Question

A plane polarized light is incident on a polariser with its pass axis making angle $?$ with $x$-axis, as shown in the figure. At four different values of $\theta, \theta = 8^{\circ}, 38^{\circ} , 188^{\circ} $ and $218^{\circ}$, the observed intensities are same. What is the angle between the direction of polarization and x-axis ?

• A. $98^{\circ}$
• B. $128^{\circ}$
• C. $203^{\circ}$
• D. $45^{\circ}$

Answer 1

The Correct Option is C

To solve this problem, we need to understand how the intensity of light behaves when a plane polarized light passes through a polarizer. The intensity of light passing through a polarizer is given by Malus's Law, which states that:

\(I = I_0 \cos^2(\theta - \phi)\)

where:

• \(I\): Intensity of the polarized light after passing through the polarizer.
• \(I_0\): Initial intensity of the polarized light.
• \(\theta\): Angle of the polarizer's axis with a reference direction (here, the x-axis).
• \(\phi\): Angle between the direction of polarization and the reference direction (x-axis).

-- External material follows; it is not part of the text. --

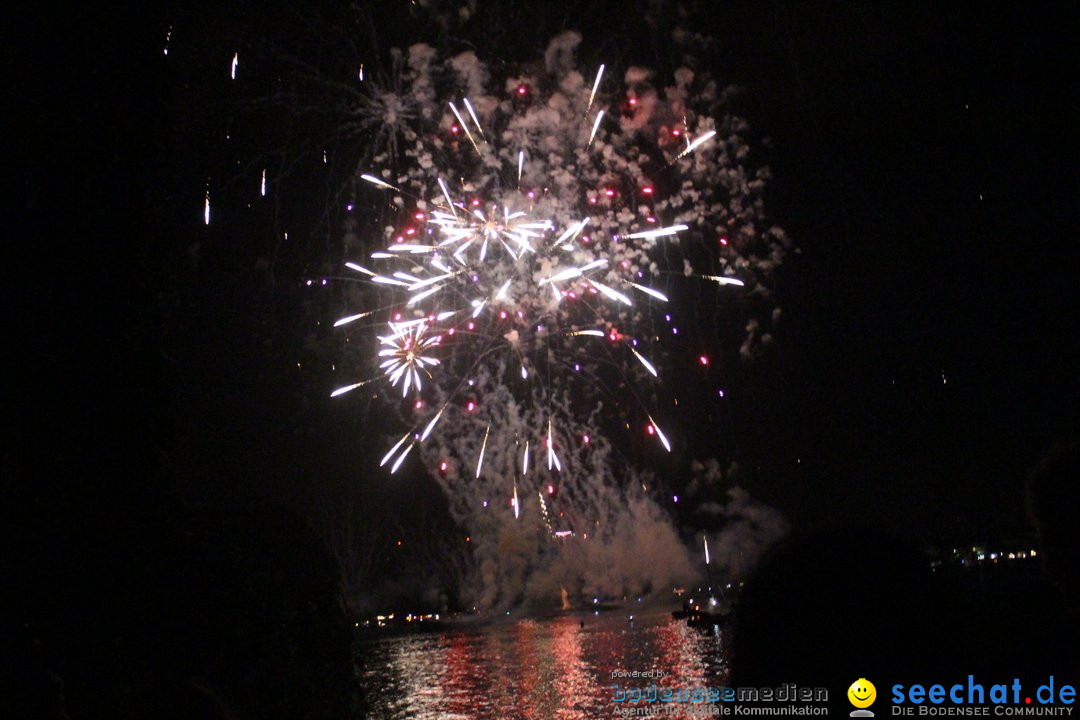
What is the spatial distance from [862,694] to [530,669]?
2814 cm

We are given four different angles of the polarizer \((\theta = 8^{\circ}, 38^{\circ}, 188^{\circ}, 218^{\circ})\) where the intensity \(I\) is the same. According to Malus's Law, the calculated intensities being the same implies:

\(\cos^2(8^{\circ} - \phi) = \cos^2(38^{\circ} - \phi) = \cos^2(188^{\circ} - \phi) = \cos^2(218^{\circ} - \phi)\)

This means that the values inside the cosine function are equal modulo \(180^{\circ}\). Therefore, we have:

• \(8^{\circ} - \phi \equiv 38^{\circ} - \phi \pmod{180^{\circ}}\)
• \(38^{\circ} - \phi \equiv 188^{\circ} - \phi \pmod{180^{\circ}}\)
• \(188^{\circ} - \phi \equiv 218^{\circ} - \phi \pmod{180^{\circ}}\)

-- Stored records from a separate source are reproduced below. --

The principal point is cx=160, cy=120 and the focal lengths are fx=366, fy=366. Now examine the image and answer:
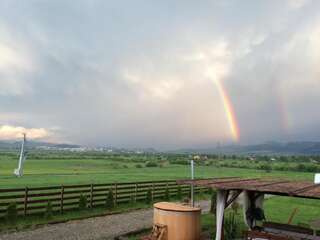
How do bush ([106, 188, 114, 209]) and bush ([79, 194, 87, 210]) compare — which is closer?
bush ([79, 194, 87, 210])

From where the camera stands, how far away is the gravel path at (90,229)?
41.6 ft

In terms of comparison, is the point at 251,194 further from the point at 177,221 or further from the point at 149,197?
the point at 149,197

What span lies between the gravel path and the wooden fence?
176 centimetres

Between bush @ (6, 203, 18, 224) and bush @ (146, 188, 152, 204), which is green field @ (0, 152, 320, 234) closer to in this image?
bush @ (6, 203, 18, 224)

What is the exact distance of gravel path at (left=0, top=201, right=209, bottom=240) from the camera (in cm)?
1267

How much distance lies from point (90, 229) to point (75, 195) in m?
7.08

Evaluating these congruences for consistent intensity, we check each possible solution:

1. The difference between \(8^\circ\) and \(38^\circ\) is \(30^\circ\).
2. The difference between \(188^\circ\) and \(218^\circ\) is also \(30^\circ\).

This is possible if the angle \(\phi\) is such that it adjusts for a consistent \(30^\circ\) difference, suggesting symmetrical matching around:

1. \(\phi = 203^{\circ}\), placing it equally distributed along the axis from given angles of observation, confirming consistency.

Thus, the angle between the direction of polarization and the x-axis is \(203^\circ\).